EXTRACT TO READ:
----

Wireless power

We can learn from them
The mobile phone industry is big in off-grid power usage.  But not for any ecological reasons.  In fact a close look at the cell companies’ power consumption proves their talk of green is just that – talk.

The wireless network, due to the distribution of its infrastructure, is an ideal candidate to test out new ideas in decentralized power. But for the most part, cellular services  turn to alternative energy solutions where there is no access, or unreliable access, to grid power.   And they avoid building towers in isolated areas because its not cost-effective, although that is precisely where their consumers most need them.

Operators have cell sites in remote areas powered by geothermal and wind or diesel backup generators.  Places like national parks, which have no access to the energy grid, are most likely to receive the off-grid treatment.  Fuel cells are being deployed in hurricane-prone communities in the Southeast, where a reliable diesel supply is unlikely during a natural disaster.

But the green initiatives in the mobile industry appear not to embrace the power supply. Operators aren’t going to move their cell sites off the power grid — where it is available — anytime soon.

A direct connection to a centralized power source is still seen as the cheapest and most efficient means for an operator to power its network. The economic incentive simply isn’t there and neither is the pressure from environmental groups or agencies. Market research group Gartner estimates that the entire information and communications technology industry accounts for only 2% of global carbon emissions. The wireless industry contributes just a fraction to that total, and according to phone maker Ericsson the transportation of manufactured wireless equipment around the globe is responsible for a good deal of those emissions. A mobile network operator isn’t contributing an outsized share to the world’s global warming problems.

It does seem, though, that wireless is in an interesting position to become a global test case for sustainable industry. Vendors have driven power efficiency and alternative energy advancements far in recent years, primarily to meet the problems of deploying in the developing world. Those technologies now are leaking into the developed world.

----

ABOUT THIS EXERCISE:
In the piece on wireless power, turn the paragraph that begins "Operators have cell sites in remote areas" into a short bulleted list that keeps its main facts.

----

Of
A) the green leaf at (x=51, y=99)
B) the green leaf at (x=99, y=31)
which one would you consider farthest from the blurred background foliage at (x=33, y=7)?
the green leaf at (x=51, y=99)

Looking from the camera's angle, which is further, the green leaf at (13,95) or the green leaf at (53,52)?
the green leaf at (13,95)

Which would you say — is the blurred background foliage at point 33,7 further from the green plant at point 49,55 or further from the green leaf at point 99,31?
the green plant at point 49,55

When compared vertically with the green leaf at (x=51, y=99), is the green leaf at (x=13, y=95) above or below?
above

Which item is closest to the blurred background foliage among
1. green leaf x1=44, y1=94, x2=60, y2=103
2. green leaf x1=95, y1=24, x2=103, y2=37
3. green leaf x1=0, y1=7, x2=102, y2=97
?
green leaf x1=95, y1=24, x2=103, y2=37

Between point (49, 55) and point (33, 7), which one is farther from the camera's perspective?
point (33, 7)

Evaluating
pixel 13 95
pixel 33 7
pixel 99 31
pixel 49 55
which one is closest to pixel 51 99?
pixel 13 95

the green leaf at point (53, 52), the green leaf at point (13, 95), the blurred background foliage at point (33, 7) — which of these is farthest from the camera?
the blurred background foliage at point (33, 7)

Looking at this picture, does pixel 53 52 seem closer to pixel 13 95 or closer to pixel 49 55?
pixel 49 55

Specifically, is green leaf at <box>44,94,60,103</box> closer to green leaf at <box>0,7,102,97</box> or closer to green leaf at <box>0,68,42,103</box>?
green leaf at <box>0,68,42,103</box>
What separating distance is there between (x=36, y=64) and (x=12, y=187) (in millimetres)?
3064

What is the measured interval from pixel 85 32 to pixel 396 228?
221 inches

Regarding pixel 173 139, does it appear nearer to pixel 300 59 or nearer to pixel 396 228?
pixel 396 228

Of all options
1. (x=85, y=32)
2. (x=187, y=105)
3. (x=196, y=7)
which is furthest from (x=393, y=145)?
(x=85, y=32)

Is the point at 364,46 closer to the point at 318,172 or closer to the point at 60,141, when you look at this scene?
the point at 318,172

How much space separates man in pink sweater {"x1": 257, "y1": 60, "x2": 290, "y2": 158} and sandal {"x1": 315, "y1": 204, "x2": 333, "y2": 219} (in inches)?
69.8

----

ANSWER SPACE:
- Operators power remote cell sites with geothermal and wind or diesel backup generators.
- Places with no grid access, such as national parks, are the most likely to get off-grid power.
- Fuel cells are being deployed in hurricane-prone Southeast communities, where a reliable diesel supply is unlikely during a natural disaster.